Description of the task:
Only one stretch of the data below is needed. Output the lines from the one with "common name: new zealand robin" up to and including the one with "[volunteer wildlife ID]", exactly as they stand.

Data:
Segment Open

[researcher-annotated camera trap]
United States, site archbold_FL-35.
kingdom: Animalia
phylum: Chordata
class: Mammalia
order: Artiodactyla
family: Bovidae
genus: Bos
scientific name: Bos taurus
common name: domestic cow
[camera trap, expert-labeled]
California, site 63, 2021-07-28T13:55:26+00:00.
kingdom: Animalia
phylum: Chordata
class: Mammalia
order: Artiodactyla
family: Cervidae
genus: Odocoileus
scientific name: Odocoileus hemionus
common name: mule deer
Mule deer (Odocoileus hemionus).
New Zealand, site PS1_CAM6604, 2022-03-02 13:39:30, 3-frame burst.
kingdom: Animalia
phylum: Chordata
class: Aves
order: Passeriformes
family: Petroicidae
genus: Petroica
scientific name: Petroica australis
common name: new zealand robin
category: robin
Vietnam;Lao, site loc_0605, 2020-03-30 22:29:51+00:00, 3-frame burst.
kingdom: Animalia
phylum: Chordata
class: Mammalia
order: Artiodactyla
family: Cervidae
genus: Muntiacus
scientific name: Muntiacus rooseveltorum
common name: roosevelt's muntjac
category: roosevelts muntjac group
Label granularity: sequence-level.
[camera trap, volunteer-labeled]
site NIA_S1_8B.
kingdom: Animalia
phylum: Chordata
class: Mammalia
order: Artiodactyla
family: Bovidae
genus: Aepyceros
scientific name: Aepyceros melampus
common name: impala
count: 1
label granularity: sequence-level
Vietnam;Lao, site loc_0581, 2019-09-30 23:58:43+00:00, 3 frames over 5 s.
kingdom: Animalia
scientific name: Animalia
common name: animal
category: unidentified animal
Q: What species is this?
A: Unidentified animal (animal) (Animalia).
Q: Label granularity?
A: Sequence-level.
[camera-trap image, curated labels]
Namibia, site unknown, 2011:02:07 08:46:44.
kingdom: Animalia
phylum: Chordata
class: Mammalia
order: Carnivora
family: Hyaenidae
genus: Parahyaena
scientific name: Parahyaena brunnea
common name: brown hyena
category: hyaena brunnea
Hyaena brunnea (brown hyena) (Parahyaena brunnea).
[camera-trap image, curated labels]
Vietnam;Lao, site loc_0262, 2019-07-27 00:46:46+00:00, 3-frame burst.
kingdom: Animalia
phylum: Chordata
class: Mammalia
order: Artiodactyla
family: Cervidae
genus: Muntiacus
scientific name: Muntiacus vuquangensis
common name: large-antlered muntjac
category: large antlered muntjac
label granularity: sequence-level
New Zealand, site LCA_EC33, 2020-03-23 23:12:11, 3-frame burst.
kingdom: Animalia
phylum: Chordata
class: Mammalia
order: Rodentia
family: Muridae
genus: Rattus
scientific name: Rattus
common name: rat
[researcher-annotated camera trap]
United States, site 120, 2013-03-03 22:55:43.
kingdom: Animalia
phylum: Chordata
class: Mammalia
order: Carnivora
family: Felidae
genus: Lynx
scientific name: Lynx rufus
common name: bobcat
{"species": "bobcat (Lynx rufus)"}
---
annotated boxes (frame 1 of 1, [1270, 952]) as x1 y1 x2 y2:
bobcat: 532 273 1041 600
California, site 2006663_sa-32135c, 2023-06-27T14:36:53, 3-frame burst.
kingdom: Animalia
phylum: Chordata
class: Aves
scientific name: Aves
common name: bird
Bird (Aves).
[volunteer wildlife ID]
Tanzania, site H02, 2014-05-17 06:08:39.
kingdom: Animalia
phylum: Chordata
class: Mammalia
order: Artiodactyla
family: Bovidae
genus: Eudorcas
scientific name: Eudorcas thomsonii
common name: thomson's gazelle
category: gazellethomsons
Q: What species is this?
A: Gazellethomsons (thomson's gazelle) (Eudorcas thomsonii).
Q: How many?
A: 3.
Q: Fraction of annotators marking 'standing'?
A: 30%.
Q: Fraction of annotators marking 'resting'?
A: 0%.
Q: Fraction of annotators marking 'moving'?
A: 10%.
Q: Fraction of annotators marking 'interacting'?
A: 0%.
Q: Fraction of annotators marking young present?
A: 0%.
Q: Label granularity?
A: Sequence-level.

Segment Closed

Answer to the exercise:
common name: new zealand robin
category: robin
Vietnam;Lao, site loc_0605, 2020-03-30 22:29:51+00:00, 3-frame burst.
kingdom: Animalia
phylum: Chordata
class: Mammalia
order: Artiodactyla
family: Cervidae
genus: Muntiacus
scientific name: Muntiacus rooseveltorum
common name: roosevelt's muntjac
category: roosevelts muntjac group
Label granularity: sequence-level.
[camera trap, volunteer-labeled]
site NIA_S1_8B.
kingdom: Animalia
phylum: Chordata
class: Mammalia
order: Artiodactyla
family: Bovidae
genus: Aepyceros
scientific name: Aepyceros melampus
common name: impala
count: 1
label granularity: sequence-level
Vietnam;Lao, site loc_0581, 2019-09-30 23:58:43+00:00, 3 frames over 5 s.
kingdom: Animalia
scientific name: Animalia
common name: animal
category: unidentified animal
Q: What species is this?
A: Unidentified animal (animal) (Animalia).
Q: Label granularity?
A: Sequence-level.
[camera-trap image, curated labels]
Namibia, site unknown, 2011:02:07 08:46:44.
kingdom: Animalia
phylum: Chordata
class: Mammalia
order: Carnivora
family: Hyaenidae
genus: Parahyaena
scientific name: Parahyaena brunnea
common name: brown hyena
category: hyaena brunnea
Hyaena brunnea (brown hyena) (Parahyaena brunnea).
[camera-trap image, curated labels]
Vietnam;Lao, site loc_0262, 2019-07-27 00:46:46+00:00, 3-frame burst.
kingdom: Animalia
phylum: Chordata
class: Mammalia
order: Artiodactyla
family: Cervidae
genus: Muntiacus
scientific name: Muntiacus vuquangensis
common name: large-antlered muntjac
category: large antlered muntjac
label granularity: sequence-level
New Zealand, site LCA_EC33, 2020-03-23 23:12:11, 3-frame burst.
kingdom: Animalia
phylum: Chordata
class: Mammalia
order: Rodentia
family: Muridae
genus: Rattus
scientific name: Rattus
common name: rat
[researcher-annotated camera trap]
United States, site 120, 2013-03-03 22:55:43.
kingdom: Animalia
phylum: Chordata
class: Mammalia
order: Carnivora
family: Felidae
genus: Lynx
scientific name: Lynx rufus
common name: bobcat
{"species": "bobcat (Lynx rufus)"}
---
annotated boxes (frame 1 of 1, [1270, 952]) as x1 y1 x2 y2:
bobcat: 532 273 1041 600
California, site 2006663_sa-32135c, 2023-06-27T14:36:53, 3-frame burst.
kingdom: Animalia
phylum: Chordata
class: Aves
scientific name: Aves
common name: bird
Bird (Aves).
[volunteer wildlife ID]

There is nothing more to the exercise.